Heute ist der 20.04.2026. Salzburgs Wirtschaft steht vor einer ernsthaften Herausforderung. Im Jahr 2025 wurde ein dramatischer Anstieg der Unternehmensinsolvenzen verzeichnet, der die Region in eine wirtschaftliche Notlage stürzt. Laut einem Bericht von Salzburg24 meldeten 231 Firmen Insolvenz an, was einem Zuwachs von über 10 % im Vergleich zum Vorjahr entspricht. Damit wird nicht nur der historische Höchststand seit der Finanzkrise 2008 überschritten, sondern Salzburg belegt auch den zweiten Platz nach Oberösterreich bezüglich der Unternehmensinsolvenzen.
Besonders betroffen sind die Branchen Handel, Gastronomie und Baugewerbe. Im Handel wurden 66 Fälle registriert, gefolgt von 61 Insolvenzen in der Gastronomie und 60 im Baugewerbe. Ein besonders besorgniserregendes Beispiel ist ein Tiny House-Unternehmen in Mattsee, welches mit über 18 Millionen Euro verschuldet ist. Auch die HYGIA Hausbetreuung in Hallein, die 95 Mitarbeiter beschäftigt, musste Insolvenz anmelden. Weitere Unternehmen wie die SBG5020 Gastro Betriebs GmbH und die G.A. Service GmbH, die jeweils rund 50 Beschäftigte haben, sind ebenfalls betroffen.
Anstieg der abgewiesenen Anträge
Eine alarmierende Entwicklung ist zudem der Anstieg abgewiesener Insolvenzanträge aufgrund von Mangel an Masse, der um 22,6 % zugenommen hat. Im Jahr 2024 gab es 177 abgewiesene Anträge, während diese Zahl 2025 auf 217 anstieg. Im Gegensatz dazu ist die Zahl der Privatinsolvenzen gesunken; 2025 wurden 349 Privatinsolvenzen verzeichnet, was einem Rückgang von 6,68 % entspricht. Damit hat sich die Gesamtverbindlichkeit im Privatsektor um 34,5 Millionen Euro verringert, was Hoffnung auf eine Stabilisierung bringt.

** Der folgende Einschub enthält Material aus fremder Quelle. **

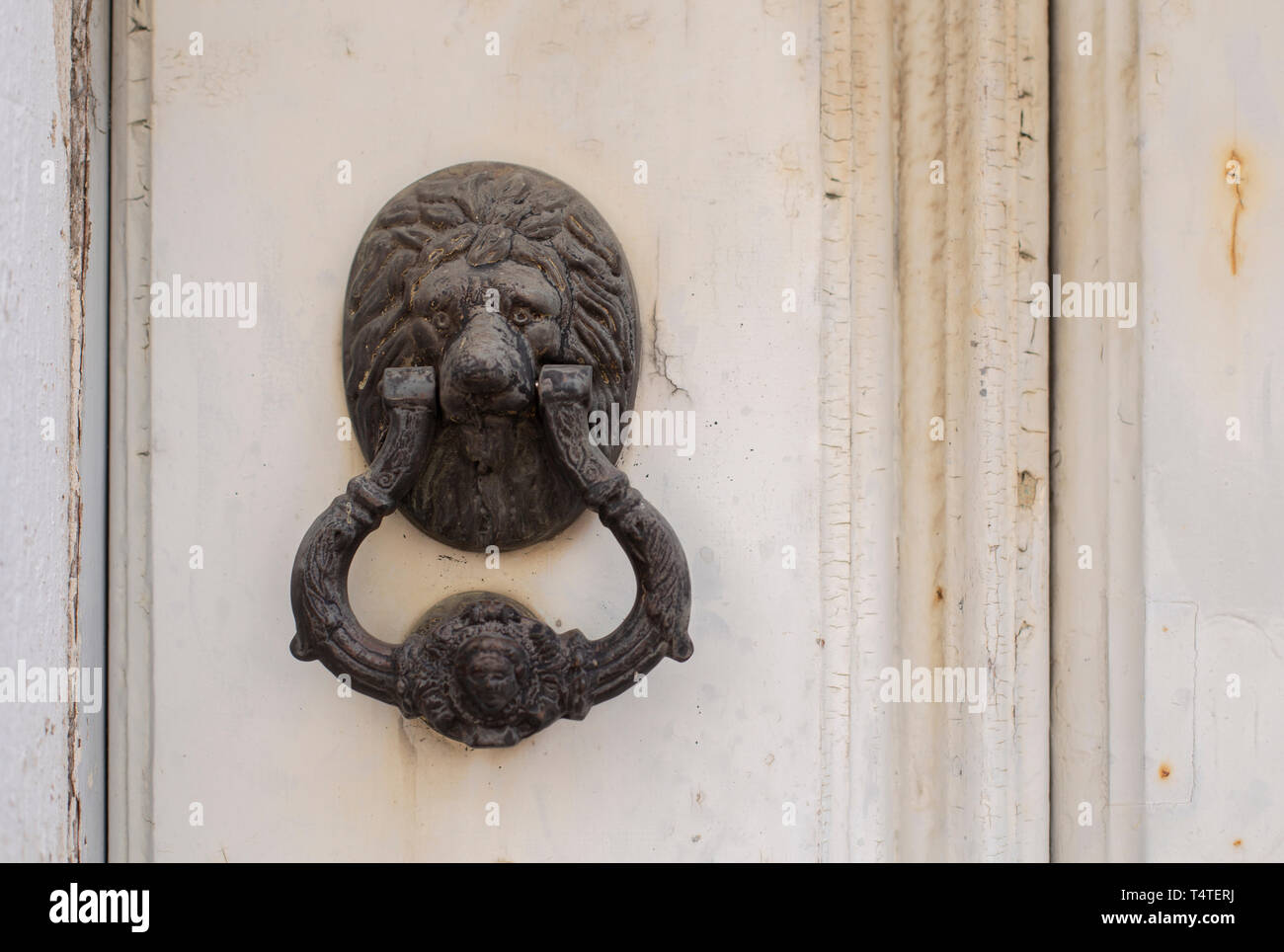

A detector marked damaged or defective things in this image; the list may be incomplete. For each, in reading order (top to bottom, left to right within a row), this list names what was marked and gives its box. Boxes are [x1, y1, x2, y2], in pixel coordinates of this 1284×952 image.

rust stain [1217, 150, 1241, 275]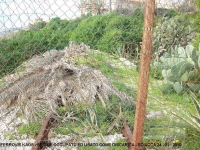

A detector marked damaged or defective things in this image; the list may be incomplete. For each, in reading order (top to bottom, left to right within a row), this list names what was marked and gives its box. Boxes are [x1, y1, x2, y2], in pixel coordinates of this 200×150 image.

rusty metal post [131, 0, 156, 149]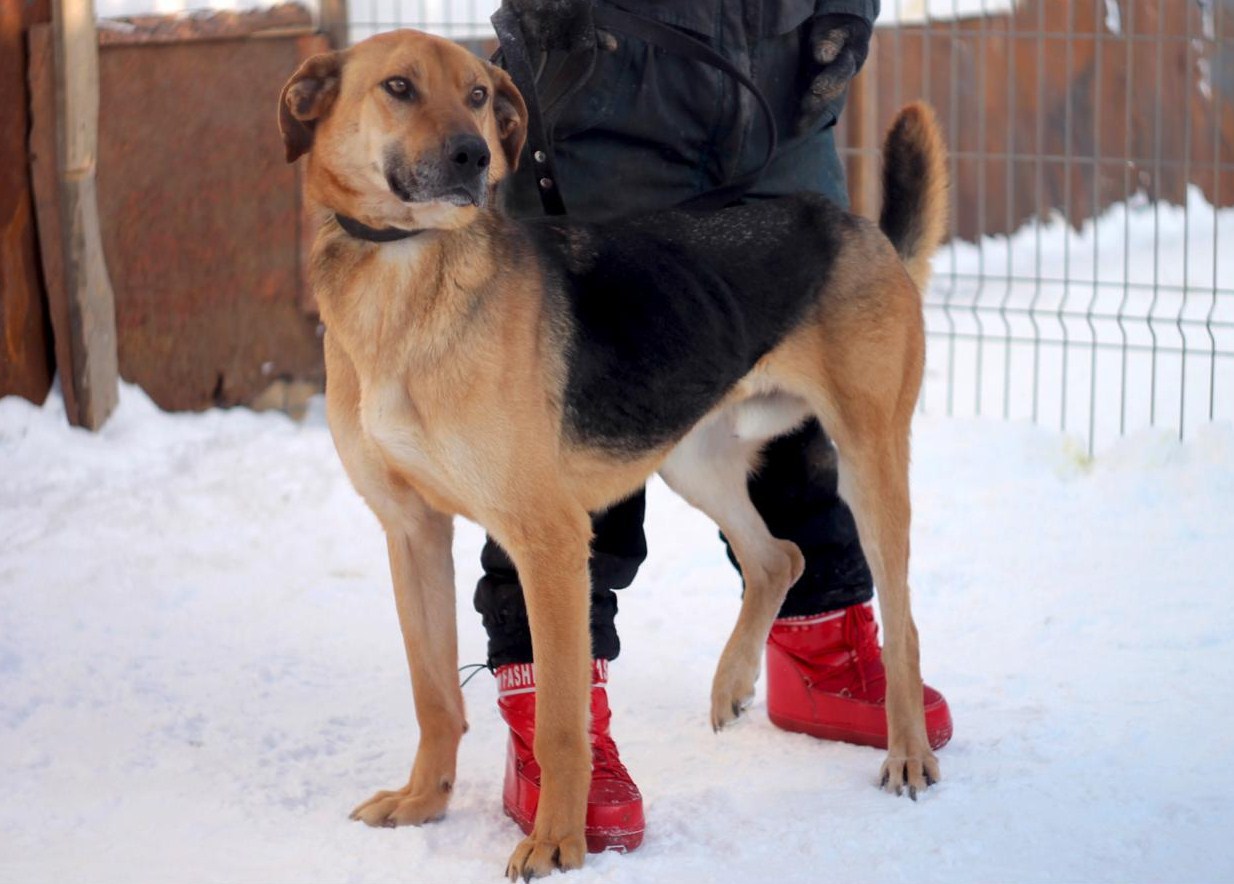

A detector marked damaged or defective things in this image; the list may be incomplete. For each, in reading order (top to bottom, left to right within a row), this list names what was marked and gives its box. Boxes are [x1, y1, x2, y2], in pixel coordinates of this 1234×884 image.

rusty metal surface [0, 0, 53, 404]
rusty metal surface [89, 25, 330, 410]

Die durchschnittliche Verschuldung pro Kopf bei Eröffnung des Regulierungsverfahrens liegt bei etwa 98.900 Euro. Diese Zahlen werfen ein Licht auf die derzeitige wirtschaftliche Unsicherheit in Salzburg und lassen viele Fragen offen, wie die betroffenen Unternehmen wieder auf die Beine kommen können.
Wirtschaftliche Perspektiven
Die aktuelle Situation erfordert schnelles Handeln, um die wirtschaftlichen Folgen abzufedern und die betroffenen Branchen zu unterstützen. Es wird entscheidend sein, wie die Politik und die Wirtschaft auf diese Herausforderungen reagieren. Programme zur Unterstützung von insolventen Unternehmen sowie Maßnahmen zur Förderung von Neugründungen könnten helfen, die wirtschaftliche Stabilität in Salzburg wiederherzustellen.
Die Entwicklungen in der Wirtschaft sind nicht nur Zahlen und Statistiken; sie betreffen das Leben von Menschen und deren Familien. Daher ist es umso wichtiger, dass wir diesen Herausforderungen gemeinsam begegnen und nach Lösungen suchen, die nicht nur kurzfristig helfen, sondern auch langfristig nachhaltige Perspektiven für Salzburg bieten.